▶ _Exercise instructions_
[a] According to the commentary on Count My Vote, what is the main complaint about the caucus and convention system?
[b] Write the next part of the commentary on Count My Vote, starting after its final sentence.

** Opening Passage provided block **

As I’ve pointed out previously, Count My Vote is a bunch of elitists trying to protect their turf. Their intentional misdirection is intended to make you think that their efforts to consolidate nominating power within the Republican Party is good for you. The reality is that it limits the candidates to those of their choosing. If you really want more choices on your ballot, there’s better ways to go about it.
The primary complaint about the caucus and convention system is that some good candidates never get the chance to go before the voting public as a whole. I think that’s a fair criticism. It’s also why I oppose the attempts to marginalize candidates that don’t have deep pockets by going to direct primaries with plurality winners. It’s entirely possible to have both candidates that reflect the politically involved and those who reflect more casual voters. The problem is getting both on the ballot.
So here’s what I propose: allow candidates who fail to cinch the party nomination, either at convention or in a closed primary, the chance to remain on the ballot. A couple of possibilities are that they would either have to drop their party affiliation to do so or the ballot would need to clearly indicate who obtained the party nomination. This doesn’t require that we smash the existing nominating system, but it does give candidates a shot at bouncing back.
The odds are still good that the party nominee has the better chance, but it’s not a sure thing. Can you imagine how much fun it would have been to watch Mike Lee and Bob Bennett beat up on each other while Sam Granato watched fecklessly from the sidelines? It would also be a Good Thing(TM) to eliminate the signature requirements for independent candidates.
Of course, ballot access alone creates its own set of problems. Some candidates would probably choose to advance only to serve as a spoiler effect, an unfortunate feature of a system where a plurality vote determines the victor. Mitigating this would require some way to shake out the less-popular candidates while still allowing less-funded candidates a fair shake at victory. There’s a few options available.

** Closing Passage provided block **
** Opening Dataset excerpts block **

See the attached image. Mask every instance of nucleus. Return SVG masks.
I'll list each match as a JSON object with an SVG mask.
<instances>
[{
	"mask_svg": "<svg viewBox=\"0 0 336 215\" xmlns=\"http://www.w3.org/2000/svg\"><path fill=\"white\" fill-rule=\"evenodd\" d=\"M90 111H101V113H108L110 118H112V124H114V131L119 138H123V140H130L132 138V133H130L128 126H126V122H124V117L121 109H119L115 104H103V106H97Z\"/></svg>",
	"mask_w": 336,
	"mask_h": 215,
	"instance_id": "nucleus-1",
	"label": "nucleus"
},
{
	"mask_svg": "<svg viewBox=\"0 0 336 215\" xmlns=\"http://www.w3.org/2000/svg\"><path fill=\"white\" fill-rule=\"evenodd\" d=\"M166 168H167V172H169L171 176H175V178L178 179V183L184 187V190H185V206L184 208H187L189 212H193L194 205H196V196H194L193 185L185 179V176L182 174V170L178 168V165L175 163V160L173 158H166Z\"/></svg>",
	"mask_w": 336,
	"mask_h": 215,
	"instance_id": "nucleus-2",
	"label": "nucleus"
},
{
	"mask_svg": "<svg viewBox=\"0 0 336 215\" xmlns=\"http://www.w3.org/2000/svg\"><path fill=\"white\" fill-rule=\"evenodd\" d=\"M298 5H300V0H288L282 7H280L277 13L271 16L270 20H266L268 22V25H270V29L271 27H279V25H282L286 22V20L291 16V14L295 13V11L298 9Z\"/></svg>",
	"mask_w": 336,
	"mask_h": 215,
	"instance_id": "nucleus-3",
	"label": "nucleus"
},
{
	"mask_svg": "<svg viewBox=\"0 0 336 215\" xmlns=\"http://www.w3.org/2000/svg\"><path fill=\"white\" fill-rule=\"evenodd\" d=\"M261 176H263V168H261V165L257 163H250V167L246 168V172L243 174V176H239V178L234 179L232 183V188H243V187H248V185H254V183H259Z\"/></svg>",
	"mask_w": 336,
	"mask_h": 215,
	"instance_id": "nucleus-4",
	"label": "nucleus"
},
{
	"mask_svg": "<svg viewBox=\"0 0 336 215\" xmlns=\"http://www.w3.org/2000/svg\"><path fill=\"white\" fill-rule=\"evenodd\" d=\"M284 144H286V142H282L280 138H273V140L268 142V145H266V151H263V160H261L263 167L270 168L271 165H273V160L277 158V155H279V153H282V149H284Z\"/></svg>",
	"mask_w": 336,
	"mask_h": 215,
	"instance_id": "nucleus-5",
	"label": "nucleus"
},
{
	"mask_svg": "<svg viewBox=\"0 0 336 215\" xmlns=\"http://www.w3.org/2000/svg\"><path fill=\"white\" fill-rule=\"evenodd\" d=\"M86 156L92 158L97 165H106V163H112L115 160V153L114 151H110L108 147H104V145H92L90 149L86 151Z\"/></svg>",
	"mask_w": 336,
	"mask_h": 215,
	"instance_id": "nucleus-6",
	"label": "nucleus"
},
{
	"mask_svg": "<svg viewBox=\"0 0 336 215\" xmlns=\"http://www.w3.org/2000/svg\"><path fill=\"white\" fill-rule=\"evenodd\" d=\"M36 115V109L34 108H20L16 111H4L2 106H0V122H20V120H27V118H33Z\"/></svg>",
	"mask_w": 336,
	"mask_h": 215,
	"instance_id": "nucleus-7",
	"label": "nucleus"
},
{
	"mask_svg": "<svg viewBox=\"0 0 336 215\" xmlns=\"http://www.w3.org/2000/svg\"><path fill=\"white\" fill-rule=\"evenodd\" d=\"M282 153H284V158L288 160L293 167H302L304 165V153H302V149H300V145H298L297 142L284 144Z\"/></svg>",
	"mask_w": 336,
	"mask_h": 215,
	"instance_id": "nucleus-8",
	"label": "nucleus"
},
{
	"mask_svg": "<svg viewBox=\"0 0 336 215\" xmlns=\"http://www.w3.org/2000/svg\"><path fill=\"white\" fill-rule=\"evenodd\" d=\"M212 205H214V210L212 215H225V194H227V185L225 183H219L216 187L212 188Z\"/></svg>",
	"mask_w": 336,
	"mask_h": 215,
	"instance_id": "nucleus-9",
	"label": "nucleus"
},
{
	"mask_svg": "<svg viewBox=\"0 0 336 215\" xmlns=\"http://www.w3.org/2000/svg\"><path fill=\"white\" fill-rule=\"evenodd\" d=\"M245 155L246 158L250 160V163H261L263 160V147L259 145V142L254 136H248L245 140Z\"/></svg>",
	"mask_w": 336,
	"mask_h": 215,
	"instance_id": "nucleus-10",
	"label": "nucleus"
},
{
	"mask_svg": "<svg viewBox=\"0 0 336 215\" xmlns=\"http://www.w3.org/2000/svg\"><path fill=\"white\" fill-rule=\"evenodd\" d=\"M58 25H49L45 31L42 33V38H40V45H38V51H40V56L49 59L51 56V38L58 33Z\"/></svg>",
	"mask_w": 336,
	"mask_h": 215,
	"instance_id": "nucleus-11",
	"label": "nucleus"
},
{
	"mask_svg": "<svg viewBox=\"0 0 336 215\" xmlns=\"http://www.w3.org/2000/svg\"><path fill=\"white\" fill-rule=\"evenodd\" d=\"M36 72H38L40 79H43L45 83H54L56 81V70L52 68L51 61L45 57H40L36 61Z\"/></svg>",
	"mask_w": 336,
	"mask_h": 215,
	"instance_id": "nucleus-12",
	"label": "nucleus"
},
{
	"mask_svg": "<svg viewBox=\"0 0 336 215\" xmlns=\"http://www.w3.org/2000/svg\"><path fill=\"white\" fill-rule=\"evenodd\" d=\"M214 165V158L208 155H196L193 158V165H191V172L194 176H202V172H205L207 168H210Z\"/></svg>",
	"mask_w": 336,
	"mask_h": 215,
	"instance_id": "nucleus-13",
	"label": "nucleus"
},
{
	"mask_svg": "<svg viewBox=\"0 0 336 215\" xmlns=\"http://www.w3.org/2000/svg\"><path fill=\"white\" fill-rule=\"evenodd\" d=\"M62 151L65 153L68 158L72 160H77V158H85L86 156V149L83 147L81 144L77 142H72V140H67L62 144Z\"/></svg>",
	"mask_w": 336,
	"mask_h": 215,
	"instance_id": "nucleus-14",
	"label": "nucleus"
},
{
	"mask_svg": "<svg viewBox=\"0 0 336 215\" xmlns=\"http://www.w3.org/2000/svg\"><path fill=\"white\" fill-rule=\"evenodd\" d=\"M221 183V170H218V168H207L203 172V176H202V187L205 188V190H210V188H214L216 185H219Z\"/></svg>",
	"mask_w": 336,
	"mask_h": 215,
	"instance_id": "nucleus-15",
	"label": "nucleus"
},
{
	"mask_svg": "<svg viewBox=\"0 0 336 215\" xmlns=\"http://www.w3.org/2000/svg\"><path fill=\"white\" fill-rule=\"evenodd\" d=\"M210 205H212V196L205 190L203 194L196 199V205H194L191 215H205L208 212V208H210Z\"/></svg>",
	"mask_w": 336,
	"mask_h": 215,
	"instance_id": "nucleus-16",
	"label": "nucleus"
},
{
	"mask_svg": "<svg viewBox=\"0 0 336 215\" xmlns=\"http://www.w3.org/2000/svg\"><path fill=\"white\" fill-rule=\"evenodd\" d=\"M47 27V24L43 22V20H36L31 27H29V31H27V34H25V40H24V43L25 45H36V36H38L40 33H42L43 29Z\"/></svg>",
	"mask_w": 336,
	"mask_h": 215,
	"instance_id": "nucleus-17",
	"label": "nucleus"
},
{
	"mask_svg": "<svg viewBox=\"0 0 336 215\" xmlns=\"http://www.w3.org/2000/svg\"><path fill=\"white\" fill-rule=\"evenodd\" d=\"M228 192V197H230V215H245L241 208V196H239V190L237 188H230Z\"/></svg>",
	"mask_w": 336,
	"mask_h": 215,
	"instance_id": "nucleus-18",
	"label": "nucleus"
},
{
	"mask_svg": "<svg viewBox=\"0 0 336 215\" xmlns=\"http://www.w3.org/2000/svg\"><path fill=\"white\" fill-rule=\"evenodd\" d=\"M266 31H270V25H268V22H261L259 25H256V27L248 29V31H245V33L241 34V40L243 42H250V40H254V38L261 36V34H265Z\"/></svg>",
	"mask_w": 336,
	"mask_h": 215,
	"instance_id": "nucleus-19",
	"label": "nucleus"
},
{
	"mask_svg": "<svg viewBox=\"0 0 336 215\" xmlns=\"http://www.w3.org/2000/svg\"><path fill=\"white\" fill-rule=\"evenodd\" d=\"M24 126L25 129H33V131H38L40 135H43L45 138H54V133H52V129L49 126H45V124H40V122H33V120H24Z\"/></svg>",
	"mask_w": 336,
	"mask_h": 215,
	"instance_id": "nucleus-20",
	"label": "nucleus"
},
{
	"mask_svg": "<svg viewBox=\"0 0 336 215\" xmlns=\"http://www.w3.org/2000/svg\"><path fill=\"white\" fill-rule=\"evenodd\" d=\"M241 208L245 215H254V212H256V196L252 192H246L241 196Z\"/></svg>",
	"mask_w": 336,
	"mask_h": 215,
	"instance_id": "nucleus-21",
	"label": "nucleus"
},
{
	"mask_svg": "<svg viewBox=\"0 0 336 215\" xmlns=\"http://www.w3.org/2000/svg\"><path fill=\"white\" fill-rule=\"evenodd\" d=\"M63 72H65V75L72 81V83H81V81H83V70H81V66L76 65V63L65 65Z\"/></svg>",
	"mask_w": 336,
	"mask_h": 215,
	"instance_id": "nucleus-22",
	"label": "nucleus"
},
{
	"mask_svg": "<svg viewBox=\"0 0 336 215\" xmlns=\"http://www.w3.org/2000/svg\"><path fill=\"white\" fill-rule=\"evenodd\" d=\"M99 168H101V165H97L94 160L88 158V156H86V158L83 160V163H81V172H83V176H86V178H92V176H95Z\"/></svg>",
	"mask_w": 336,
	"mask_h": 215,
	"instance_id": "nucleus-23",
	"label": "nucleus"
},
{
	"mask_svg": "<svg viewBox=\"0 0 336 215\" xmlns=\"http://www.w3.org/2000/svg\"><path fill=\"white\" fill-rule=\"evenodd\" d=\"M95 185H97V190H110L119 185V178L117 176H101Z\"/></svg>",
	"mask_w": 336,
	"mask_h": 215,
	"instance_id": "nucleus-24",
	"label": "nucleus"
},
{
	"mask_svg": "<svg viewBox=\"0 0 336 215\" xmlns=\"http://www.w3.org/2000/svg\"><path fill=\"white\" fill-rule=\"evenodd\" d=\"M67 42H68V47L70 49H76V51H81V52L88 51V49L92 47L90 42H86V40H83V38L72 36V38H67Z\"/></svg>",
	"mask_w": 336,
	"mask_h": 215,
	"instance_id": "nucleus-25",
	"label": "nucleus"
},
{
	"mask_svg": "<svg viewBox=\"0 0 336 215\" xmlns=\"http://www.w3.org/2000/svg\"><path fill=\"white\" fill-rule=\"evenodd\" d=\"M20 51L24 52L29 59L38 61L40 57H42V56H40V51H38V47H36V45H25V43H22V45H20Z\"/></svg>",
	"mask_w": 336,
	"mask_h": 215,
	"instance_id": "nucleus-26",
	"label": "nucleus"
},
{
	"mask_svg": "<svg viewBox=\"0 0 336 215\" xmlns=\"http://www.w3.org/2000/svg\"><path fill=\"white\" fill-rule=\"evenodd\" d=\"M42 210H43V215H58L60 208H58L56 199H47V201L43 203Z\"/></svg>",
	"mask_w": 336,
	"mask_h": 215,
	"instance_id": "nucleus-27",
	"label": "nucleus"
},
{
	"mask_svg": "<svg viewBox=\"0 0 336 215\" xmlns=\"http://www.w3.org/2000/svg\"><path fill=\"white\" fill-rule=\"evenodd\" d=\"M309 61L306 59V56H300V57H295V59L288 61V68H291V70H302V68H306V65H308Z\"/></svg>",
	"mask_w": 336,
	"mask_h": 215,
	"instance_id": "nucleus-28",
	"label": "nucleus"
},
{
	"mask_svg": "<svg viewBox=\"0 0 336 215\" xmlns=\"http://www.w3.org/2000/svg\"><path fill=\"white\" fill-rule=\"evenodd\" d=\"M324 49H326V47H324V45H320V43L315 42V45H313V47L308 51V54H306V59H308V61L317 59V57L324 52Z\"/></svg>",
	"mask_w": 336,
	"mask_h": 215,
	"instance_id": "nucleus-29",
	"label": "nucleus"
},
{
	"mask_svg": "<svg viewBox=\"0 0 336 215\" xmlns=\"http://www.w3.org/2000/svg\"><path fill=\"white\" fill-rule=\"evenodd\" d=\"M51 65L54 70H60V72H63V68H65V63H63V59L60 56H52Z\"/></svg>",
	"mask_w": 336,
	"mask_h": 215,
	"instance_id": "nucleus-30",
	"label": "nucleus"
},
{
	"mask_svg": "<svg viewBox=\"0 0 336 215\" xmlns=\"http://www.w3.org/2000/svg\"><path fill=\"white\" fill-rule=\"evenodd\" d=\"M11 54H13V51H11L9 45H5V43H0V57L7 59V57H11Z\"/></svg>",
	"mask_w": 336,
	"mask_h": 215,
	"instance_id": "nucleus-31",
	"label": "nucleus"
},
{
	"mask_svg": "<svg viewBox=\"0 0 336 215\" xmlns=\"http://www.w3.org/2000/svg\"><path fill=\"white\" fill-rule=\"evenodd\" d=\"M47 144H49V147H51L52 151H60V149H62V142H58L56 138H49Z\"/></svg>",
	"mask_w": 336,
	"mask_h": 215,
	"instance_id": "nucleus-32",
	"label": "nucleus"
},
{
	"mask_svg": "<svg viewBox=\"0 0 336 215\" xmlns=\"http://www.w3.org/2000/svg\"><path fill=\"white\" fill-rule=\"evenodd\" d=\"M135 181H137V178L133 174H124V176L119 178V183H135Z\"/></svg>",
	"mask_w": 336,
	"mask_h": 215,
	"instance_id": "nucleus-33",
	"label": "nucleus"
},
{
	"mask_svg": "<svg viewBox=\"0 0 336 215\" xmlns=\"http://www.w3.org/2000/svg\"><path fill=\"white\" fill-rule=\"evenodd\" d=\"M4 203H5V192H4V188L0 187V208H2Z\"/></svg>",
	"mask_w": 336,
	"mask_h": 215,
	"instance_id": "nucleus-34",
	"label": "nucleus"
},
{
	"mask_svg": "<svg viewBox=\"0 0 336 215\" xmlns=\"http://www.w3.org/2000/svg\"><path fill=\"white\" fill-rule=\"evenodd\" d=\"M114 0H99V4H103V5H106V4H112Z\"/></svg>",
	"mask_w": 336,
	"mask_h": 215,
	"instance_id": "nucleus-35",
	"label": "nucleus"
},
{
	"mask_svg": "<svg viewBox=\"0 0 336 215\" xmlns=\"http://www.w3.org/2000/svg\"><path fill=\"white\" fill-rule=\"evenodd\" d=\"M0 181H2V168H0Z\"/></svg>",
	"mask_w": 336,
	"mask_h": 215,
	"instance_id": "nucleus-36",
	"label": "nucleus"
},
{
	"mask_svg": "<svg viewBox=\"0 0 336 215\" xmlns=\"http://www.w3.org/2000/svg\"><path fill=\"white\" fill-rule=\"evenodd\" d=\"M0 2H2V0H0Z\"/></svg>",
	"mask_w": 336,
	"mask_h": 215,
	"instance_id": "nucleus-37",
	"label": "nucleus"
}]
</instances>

** Closing Dataset excerpts block **

▶ _Results by task_
[a] Some good candidates never get the chance to go before the voting public as a whole.

[b]
One option is to use the so-called “jungle primary”. In this system, all candidates are placed on the ballot and the top two vote-getters advance to a run-off election. In districts that favor one political party over another, this can advance only members of that party to a general election. That can either be good or bad depending on your choices and perspective. It can also feature some of the worst elements of general primaries, allowing those with money and name recognition to more easily advance. This may be counter-balanced by the party nomination, but it would be hard to tell.
Another is using instant run-off voting (IRV). This requires you to rank candidates in order of preference. The candidate with the lowest vote total is eliminated and their votes are redistributed to the second choice until someone obtains a majority vote. This gives some decent odds to long-shot candidates by eliminating the “wasted vote” conundrum. You can vote for the best candidate while still propping up a reasonable alternative. A downside is that you often get a very crowded field of candidates.
I think a reasonable solution is combining the best features of the two. After the party nominating process, candidates who either win the nomination or run as an independent would face off in a general primary open to all voters with the top four vote-getters advancing to the general election. The top four candidates would then advance to an IRV general election. The general primary could be skipped if there’s four or fewer candidates. This strikes a balance between opening up the process to more candidates, maintaining the existing party nomination system, and weeding out “novelty” candidates who really just want to have an audience to speak to.
What do you think? Would a system like this address your concerns with election reform? Or do you have a better idea? Sound off in the comments.